Freedom from bodily restraint has always been at the core of the liberty interest protected by the due process clause of the fourteenth amendment to the United States Constitution. Commitment for any reason constitutes a significant deprivation of liberty triggering due process protection. Foucha v. Louisiana, 504 U.S. 71, 80, 112 S.Ct. 1780, 118 L.Ed.2d 437 (1992). However, the civil commitment of an SVP satisfies due process if the SVP statute couples proof of dangerousness with proof of an additional element, such as "mental illness," because the additional element limits confinement to those who suffer from an impairment "rendering them dangerous beyond their control." Kansas v. Hendricks, 521 U.S. 346, 358, 117 S.Ct. 2072, 138 L.Ed.2d 501 (1997) (holding civil commitment of SVPs' constitutional under the Kansas sexually violent predator act (Kansas SVPA)).

The United States Supreme Court recently clarified Hendricks' mental illness element in SVP commitment proceedings as one requiring "proof of serious difficulty in controlling behavior." Crane, 534 U.S. at 413, 122 S.Ct. 867. The Court advised this proof must be considered in the context of the features of the case, such as the nature of the psychiatric diagnosis and the severity of the mental abnormality. Crane, 534 U.S. at 413, 122 S.Ct. 867. Although the United States Supreme Court agreed with the State of Kansas that the State need not prove a total lack of control, the Court rejected Kansas' position that it need not prove any lack of control. Put another way, the Court recognized that "lack of control" could not be demonstrated with precision, but required proof "sufficient to distinguish the dangerous sexual offender whose serious mental illness, abnormality, or disorder subjects him [or her] to civil commitment from the dangerous but typical recidivist convicted in an ordinary criminal case." Crane, 534 U.S. at 413, 122 S.Ct. 867. Significantly, the United States Supreme Court specified neither the quantum of proof that it required nor the means of establishing the proof. Instead, the Court's constitutional guidance in this area was given in the context *714 of respondent Crane's specific circumstances. Crane, 534 U.S. at 414, 122 S.Ct. 867.

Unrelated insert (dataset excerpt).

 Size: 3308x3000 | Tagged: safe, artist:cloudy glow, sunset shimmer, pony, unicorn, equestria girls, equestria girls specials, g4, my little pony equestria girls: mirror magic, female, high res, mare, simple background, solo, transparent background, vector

Although the Crane opinion did not discuss the facts of the underlying SVP commitment in detail, the specific circumstances of the case illuminate the Court's reasoning. Crane was convicted of lewd and lascivious behavior and pleaded guilty to aggravated sexual battery for two incidents. In re Crane, 269 Kan. 578, 586, 7 P.3d 285 (2000). Prior to his parole, Kansas entered a petition to have Crane declared an SVP under the Kansas SVPA. Crane, 269 Kan. at 579, 7 P.3d 285.

The Kansas SVPA definition of mental illness is substantially the same as Washington's and permits the civil detention of a person convicted of any of several enumerated sexual offenses if it is proved beyond a reasonable doubt the individual suffers from a "mental abnormality"—a disorder affecting "emotional or volitional capacity which predisposes the person to commit sexually violent offenses"—or a "personality disorder," either of which "makes the person likely to engage in repeat acts of sexual violence." Kan. Stat. Ann. § 59-29-a02(a), (b) (Supp. 2002).[2]